The three of us turned towards him.
“Da Vinci. He said the device had a cost, that it couldn’t get rid of any powers. We all assumed it meant that it didn’t work half the time.”
It hit me what he’d meant. “That’s how he became a vampire,” I whispered.
Artemis inclined his head. Nadya only gasped, though she hid it well.
“Something resembling a vampire, at any rate,” Artemis said, glancing at Rynn, who was watching us, before turning his green eyes back on me.
That was why the device hadn’t done anything to Charles except clear his head. He was already a vampire; stealing the essen
ce of other vampires only cleared his head, while it reduced the others to ash, stripping everything away that was keeping them alive.
I hadn’t just deactivated the armor, as I’d been led me to believe the device would do. She’d been wrong.
“You took my powers. All of them.” We all turned to where Rynn was standing now, balancing himself against the wall.
“So I’m what? An incubus now?”
“Something resembling one, at any rate,” Artemis said.
I would have said something more, something to the point, but I didn’t need to. I could feel it rolling off the three of them now.
Once again, it was Artemis who finally spoke. He let out a low whistle. “Well, isn’t this an outcome no one expected.”
I glanced up at Rynn, who still hadn’t touched me, not once, not after everything. He narrowed his eyes at Artemis, then at me. “No, not in a million years.”
I don’t know if it was all the emotions swirling around inside me, overwhelming me, or if it was Rynn, but one thing did claw its way to the surface: that once again, despite my best intentions, I’d managed to replace one disaster with another.

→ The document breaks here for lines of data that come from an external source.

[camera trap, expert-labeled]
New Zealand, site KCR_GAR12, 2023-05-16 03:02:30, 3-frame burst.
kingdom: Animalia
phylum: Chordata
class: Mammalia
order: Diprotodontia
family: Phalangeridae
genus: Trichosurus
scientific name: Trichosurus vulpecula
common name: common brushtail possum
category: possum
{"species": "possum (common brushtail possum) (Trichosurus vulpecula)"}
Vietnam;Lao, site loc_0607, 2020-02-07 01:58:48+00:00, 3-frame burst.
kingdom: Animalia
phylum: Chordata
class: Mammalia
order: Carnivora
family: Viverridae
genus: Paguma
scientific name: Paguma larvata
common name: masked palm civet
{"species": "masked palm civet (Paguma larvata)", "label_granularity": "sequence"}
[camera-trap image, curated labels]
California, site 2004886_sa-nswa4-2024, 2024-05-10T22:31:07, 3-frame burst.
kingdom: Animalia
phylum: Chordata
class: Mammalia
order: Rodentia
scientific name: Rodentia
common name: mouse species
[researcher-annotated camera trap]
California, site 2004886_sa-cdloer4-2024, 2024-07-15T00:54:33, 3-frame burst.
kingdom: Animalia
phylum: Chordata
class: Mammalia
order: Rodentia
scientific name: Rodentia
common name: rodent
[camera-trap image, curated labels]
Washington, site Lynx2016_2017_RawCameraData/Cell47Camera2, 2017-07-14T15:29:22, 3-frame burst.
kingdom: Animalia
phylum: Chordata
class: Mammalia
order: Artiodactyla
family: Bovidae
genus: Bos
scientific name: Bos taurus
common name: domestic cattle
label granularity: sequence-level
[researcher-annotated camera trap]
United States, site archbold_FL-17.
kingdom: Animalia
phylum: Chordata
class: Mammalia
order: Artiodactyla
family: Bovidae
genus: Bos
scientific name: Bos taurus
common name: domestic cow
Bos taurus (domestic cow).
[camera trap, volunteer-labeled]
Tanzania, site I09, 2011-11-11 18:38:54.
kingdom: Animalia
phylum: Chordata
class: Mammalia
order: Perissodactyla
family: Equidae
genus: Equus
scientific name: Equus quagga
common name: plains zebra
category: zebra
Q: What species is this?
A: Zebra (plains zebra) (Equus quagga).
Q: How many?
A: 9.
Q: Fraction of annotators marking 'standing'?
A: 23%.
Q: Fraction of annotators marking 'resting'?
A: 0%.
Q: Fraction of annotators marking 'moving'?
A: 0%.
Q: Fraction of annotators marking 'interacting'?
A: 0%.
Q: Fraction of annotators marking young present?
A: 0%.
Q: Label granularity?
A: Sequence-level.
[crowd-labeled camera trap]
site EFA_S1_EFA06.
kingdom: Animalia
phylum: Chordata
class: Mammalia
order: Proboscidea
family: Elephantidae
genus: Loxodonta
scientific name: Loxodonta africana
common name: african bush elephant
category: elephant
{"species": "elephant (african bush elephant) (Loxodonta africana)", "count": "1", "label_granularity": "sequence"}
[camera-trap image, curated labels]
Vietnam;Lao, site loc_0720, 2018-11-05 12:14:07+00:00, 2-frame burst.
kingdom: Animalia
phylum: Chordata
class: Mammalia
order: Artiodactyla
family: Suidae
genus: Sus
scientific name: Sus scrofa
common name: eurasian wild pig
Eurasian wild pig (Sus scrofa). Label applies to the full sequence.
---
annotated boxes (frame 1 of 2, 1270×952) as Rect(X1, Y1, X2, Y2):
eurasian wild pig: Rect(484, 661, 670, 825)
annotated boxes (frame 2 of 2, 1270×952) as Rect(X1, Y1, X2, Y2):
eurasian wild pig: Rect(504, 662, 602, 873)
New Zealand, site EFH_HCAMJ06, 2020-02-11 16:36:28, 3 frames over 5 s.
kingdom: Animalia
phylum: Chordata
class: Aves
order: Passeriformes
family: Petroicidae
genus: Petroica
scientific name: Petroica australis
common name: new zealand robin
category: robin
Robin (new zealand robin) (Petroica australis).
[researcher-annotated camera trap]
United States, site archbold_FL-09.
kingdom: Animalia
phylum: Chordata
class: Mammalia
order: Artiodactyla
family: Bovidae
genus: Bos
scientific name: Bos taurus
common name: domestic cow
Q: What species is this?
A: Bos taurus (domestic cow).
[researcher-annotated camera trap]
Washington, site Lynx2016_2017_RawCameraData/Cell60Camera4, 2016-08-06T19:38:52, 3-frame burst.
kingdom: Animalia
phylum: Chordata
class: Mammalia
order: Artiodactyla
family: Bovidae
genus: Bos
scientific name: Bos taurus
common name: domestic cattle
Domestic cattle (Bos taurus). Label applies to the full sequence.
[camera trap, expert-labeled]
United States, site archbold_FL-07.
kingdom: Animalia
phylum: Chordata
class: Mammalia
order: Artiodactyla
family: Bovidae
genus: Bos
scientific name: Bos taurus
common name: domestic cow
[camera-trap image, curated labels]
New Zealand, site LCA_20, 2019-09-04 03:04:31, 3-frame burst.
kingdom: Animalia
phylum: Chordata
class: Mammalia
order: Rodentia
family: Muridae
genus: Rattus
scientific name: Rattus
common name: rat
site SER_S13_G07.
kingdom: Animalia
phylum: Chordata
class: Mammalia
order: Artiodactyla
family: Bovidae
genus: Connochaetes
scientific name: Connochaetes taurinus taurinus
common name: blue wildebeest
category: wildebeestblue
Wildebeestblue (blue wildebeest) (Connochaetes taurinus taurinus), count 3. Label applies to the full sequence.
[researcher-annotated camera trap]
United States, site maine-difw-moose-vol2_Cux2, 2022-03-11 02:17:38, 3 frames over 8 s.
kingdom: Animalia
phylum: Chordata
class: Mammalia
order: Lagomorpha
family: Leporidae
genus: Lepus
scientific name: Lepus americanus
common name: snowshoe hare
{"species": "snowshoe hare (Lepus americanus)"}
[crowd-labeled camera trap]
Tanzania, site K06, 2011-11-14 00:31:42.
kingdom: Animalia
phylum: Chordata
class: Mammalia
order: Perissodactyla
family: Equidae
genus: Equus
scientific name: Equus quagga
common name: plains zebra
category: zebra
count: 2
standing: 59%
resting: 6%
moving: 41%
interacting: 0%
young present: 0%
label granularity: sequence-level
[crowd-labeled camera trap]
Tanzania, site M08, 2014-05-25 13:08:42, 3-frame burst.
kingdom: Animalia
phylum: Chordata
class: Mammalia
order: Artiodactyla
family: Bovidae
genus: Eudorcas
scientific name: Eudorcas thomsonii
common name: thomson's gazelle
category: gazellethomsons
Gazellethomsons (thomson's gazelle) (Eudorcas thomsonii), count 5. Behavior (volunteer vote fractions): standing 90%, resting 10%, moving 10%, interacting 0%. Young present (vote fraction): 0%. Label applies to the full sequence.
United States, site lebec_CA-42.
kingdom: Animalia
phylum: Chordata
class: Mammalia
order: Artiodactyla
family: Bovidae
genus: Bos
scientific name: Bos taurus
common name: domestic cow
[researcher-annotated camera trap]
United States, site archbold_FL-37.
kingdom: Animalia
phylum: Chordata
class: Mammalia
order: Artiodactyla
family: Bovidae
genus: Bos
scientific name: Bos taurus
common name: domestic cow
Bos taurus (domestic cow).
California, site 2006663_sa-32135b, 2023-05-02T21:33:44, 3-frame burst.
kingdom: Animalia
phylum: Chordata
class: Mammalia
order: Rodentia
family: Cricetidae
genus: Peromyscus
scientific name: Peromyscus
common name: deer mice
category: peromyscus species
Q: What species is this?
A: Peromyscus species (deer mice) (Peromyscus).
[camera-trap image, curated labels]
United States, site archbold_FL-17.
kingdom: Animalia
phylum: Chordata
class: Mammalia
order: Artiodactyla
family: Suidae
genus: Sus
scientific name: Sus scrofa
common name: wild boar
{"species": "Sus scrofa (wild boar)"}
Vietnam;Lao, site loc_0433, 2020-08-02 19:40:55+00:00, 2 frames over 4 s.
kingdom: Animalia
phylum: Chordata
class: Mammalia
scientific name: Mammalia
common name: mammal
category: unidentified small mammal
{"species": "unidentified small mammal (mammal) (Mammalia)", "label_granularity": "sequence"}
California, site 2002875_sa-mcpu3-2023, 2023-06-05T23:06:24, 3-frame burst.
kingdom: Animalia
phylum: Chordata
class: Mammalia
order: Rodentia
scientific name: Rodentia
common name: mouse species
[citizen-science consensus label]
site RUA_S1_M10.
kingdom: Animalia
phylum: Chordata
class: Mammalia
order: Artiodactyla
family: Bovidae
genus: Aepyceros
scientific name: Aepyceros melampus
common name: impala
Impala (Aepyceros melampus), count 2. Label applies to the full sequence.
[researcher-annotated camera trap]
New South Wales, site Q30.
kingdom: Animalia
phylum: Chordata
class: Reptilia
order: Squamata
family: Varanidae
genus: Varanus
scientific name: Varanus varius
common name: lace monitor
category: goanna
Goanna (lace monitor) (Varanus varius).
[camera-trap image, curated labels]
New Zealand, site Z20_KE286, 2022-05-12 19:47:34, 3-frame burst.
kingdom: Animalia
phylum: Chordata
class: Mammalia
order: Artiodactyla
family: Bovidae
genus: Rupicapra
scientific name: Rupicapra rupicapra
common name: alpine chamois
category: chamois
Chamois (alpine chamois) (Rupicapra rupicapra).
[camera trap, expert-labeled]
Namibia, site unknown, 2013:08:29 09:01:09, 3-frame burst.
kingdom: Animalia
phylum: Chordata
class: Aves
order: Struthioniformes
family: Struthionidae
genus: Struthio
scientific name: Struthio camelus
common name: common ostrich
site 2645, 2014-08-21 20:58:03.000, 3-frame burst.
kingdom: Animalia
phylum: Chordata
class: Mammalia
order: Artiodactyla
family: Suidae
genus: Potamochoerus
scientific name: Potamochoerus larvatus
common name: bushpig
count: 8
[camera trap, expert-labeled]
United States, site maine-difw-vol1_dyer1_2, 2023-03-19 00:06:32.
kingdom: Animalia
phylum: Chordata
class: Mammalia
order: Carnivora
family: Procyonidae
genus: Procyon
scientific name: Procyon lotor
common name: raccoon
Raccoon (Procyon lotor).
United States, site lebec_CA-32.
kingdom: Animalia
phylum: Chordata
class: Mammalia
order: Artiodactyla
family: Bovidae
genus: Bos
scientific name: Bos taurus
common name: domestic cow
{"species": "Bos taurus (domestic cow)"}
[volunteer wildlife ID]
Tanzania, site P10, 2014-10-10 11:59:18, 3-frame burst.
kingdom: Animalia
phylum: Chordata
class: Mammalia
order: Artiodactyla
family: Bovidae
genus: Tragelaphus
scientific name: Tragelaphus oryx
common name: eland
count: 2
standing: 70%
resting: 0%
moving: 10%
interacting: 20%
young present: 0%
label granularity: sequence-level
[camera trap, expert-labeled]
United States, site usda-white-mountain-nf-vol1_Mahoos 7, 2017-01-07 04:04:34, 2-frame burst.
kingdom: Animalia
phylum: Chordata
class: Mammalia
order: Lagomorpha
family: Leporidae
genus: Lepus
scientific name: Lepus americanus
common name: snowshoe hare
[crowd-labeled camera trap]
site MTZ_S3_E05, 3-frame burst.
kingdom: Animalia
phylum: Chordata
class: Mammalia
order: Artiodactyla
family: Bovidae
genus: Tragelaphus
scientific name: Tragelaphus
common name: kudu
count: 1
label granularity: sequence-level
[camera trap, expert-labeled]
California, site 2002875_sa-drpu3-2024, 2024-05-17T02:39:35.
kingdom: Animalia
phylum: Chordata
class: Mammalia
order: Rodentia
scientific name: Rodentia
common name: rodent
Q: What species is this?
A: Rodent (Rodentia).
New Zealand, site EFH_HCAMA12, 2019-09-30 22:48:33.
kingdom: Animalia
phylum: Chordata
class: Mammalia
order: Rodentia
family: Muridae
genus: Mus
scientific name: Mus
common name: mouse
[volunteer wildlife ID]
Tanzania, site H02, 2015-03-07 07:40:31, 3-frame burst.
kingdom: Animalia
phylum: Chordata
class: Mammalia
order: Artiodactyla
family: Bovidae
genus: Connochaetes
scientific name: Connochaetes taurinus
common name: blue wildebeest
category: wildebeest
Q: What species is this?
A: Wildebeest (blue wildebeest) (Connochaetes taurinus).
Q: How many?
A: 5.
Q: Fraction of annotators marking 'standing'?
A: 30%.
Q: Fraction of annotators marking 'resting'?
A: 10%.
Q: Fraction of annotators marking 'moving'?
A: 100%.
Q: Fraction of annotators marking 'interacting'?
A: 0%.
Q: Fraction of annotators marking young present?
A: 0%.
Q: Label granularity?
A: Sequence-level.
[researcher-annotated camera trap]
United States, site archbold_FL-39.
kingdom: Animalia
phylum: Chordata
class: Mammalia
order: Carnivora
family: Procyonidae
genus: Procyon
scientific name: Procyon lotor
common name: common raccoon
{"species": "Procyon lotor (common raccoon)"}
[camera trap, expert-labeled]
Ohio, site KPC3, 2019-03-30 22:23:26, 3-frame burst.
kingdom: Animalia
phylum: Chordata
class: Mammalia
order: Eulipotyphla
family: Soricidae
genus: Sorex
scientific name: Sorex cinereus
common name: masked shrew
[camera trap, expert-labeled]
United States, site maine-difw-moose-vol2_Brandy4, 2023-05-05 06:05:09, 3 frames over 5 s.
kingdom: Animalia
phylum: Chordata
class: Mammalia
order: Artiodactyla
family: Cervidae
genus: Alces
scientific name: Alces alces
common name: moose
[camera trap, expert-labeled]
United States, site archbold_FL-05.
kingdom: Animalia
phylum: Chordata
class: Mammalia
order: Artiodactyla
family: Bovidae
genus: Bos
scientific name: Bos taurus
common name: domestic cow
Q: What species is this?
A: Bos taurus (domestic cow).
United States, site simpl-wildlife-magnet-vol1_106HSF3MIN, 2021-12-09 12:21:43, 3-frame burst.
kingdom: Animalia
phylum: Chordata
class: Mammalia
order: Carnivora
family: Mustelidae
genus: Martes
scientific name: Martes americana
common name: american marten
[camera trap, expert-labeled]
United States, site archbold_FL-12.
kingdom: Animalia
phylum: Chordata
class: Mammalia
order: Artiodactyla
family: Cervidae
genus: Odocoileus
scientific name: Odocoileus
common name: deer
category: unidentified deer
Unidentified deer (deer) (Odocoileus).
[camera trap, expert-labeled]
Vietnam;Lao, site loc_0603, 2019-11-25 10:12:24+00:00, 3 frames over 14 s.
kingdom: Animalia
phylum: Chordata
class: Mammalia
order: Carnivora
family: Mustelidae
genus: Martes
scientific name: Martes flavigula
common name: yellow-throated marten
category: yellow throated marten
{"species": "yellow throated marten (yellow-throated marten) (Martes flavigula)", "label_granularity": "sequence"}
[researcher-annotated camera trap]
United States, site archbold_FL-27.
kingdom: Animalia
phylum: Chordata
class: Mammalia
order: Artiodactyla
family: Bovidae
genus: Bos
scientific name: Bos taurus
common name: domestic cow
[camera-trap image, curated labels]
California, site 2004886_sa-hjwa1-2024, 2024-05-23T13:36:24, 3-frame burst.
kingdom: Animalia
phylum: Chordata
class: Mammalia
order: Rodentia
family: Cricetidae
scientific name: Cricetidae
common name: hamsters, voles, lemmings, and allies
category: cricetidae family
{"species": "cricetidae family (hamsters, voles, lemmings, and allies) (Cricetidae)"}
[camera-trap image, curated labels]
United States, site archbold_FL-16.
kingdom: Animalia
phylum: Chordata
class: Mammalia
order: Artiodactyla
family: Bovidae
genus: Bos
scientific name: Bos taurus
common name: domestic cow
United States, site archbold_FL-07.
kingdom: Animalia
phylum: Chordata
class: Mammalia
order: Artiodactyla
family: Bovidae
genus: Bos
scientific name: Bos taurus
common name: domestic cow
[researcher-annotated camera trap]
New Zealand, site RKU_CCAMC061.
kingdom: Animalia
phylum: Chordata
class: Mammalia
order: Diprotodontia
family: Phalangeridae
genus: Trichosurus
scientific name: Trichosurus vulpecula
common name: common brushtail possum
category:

“Try blocking it out, Alix,” Artemis said, his voice oddly even and quiet.
I was only half listening to his advice. That was easy for him to say; he lived with this stuff. If I had known this was going to happen . . . Big breath, Alix, I told myself. I unclenched my hands and did the best I could to school my expression.
I had to sit down. There was too much going on, too many feelings, the majority of which couldn’t be my own. I slid my back down against a wall and tried to wrap my head around everything, shut out the onslaught of sensory overload on my raw nerves, make sense out of everything that was going on in my head, try to piece together which emotions were mine and which were coming in from outside.
What made it through was an incessant buzzing in the background, constant and unforgiving on my raw nerves. It was the kind I couldn’t ignore. I pulled it out, meaning to silence it.
I stared at the screen. Everything else faded away.